A total of 702 TAVI procedures were performed, with 297 patients requiring oral anticoagulation at discharge. Among them, 206 (69.4%) received VKA and 91 (30.6%) received DOAC. Baseline clinical, procedural and in-hospital characteristics did not significantly differ between groups, except for better renal function among DOAC patients. The median length of follow-up was 2.8 years.

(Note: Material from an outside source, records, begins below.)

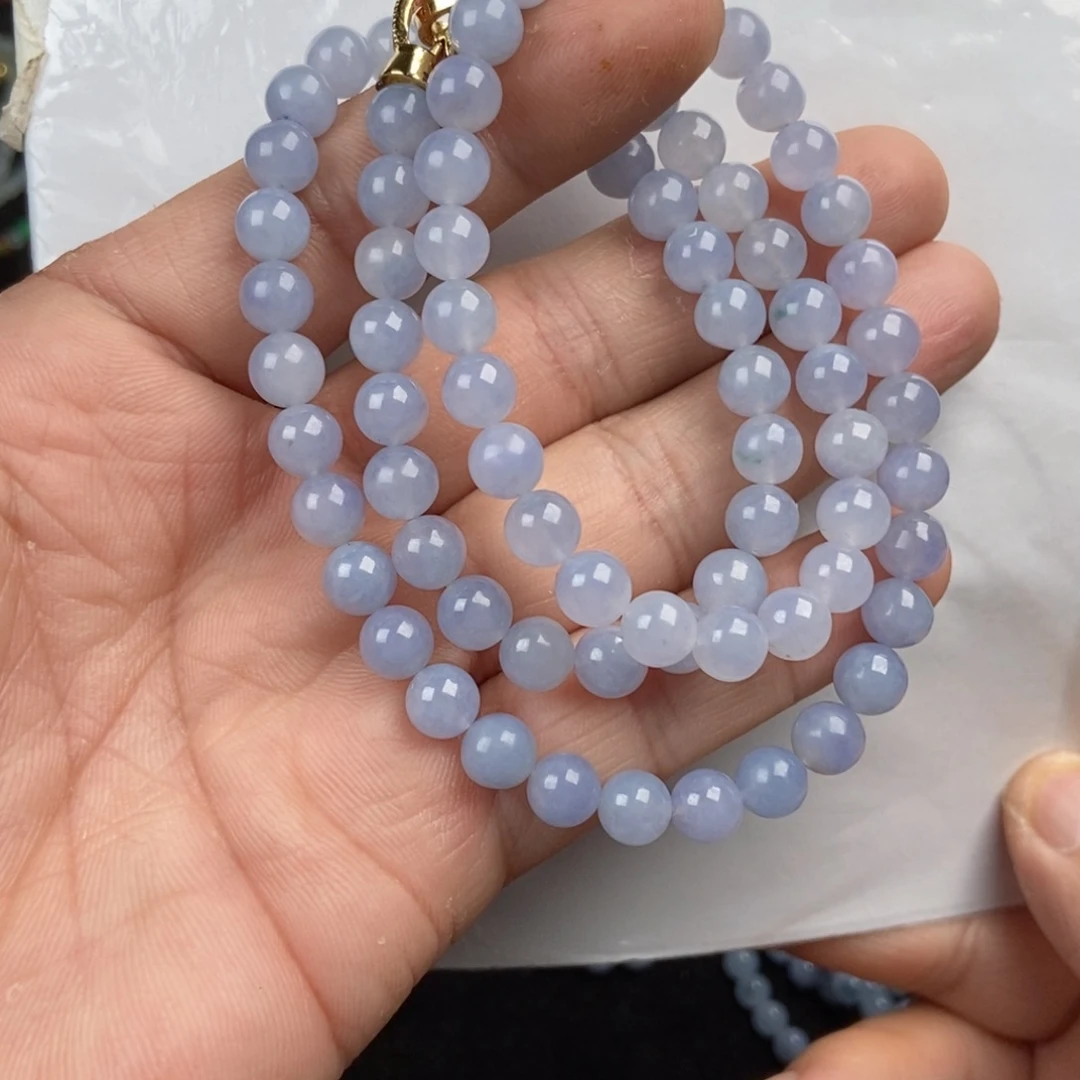 定制翡翠未镶嵌卡7.3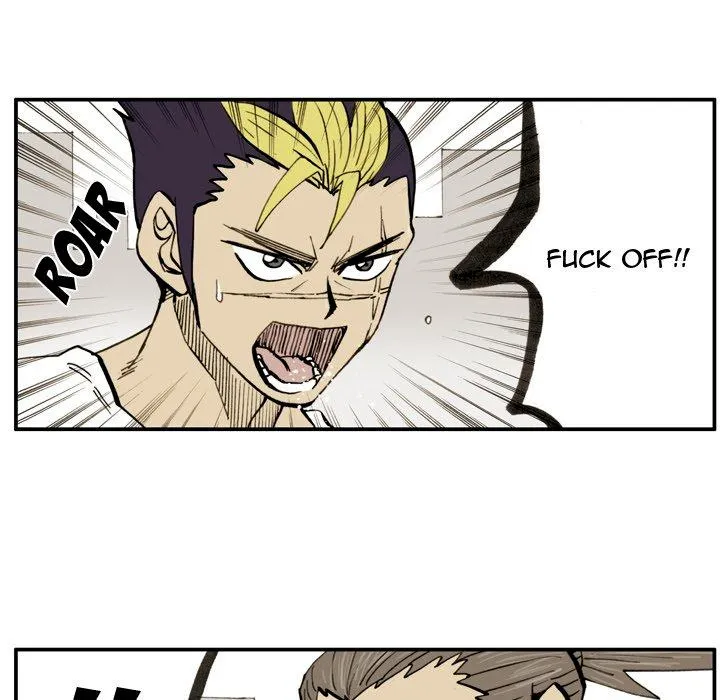 The Bully Hunter Chapter 20 page 65 - 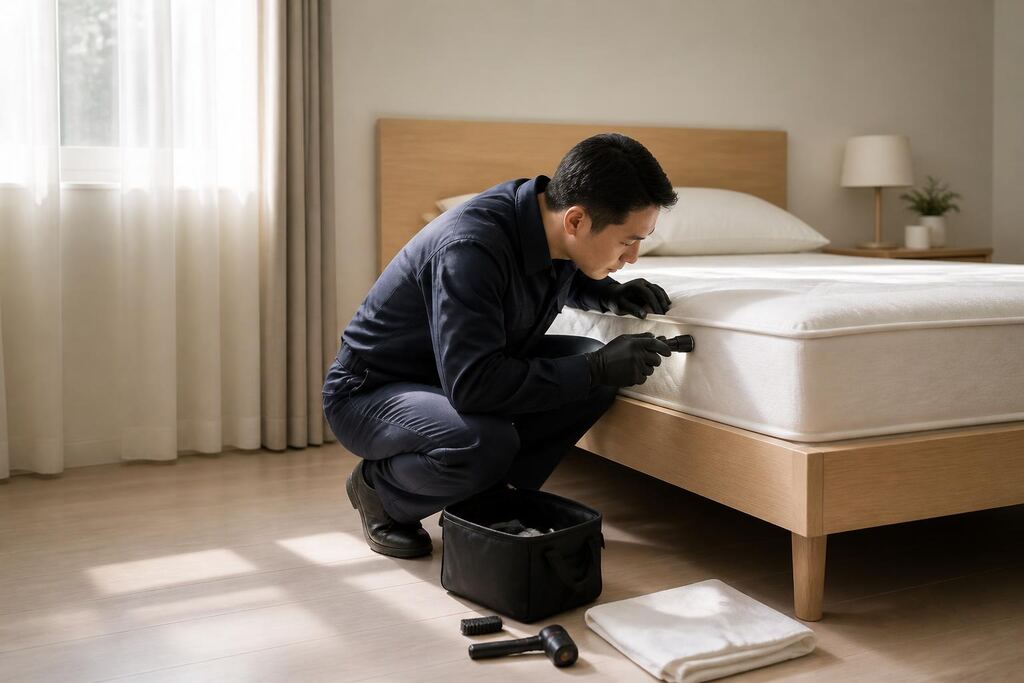 대전 빈대 방제 이미지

The risk of bleeding events was higher in patients receiving DOACs than in those receiving VKA (HR, 2.27; 95%CI, 1.21-4.26; incidence of 9.7 and 4.2 events per 100 patient-years of follow-up for DOAC and VKA patients, respectively). There were no statistically significant differences in the rates of stroke (HR, 1.28; 95%CI, 0.4-4.3), heart failure hospitalization (HR, 0.92; 95%CI, 0.46-1.86), or all-cause mortality (HR, 1.02; 95%CI, 0.68-1.55).
In older patients undergoing TAVI and receiving anticoagulant therapy for atrial fibrillation, the use of DOAC was associated with a higher risk of late bleeding events than VKA.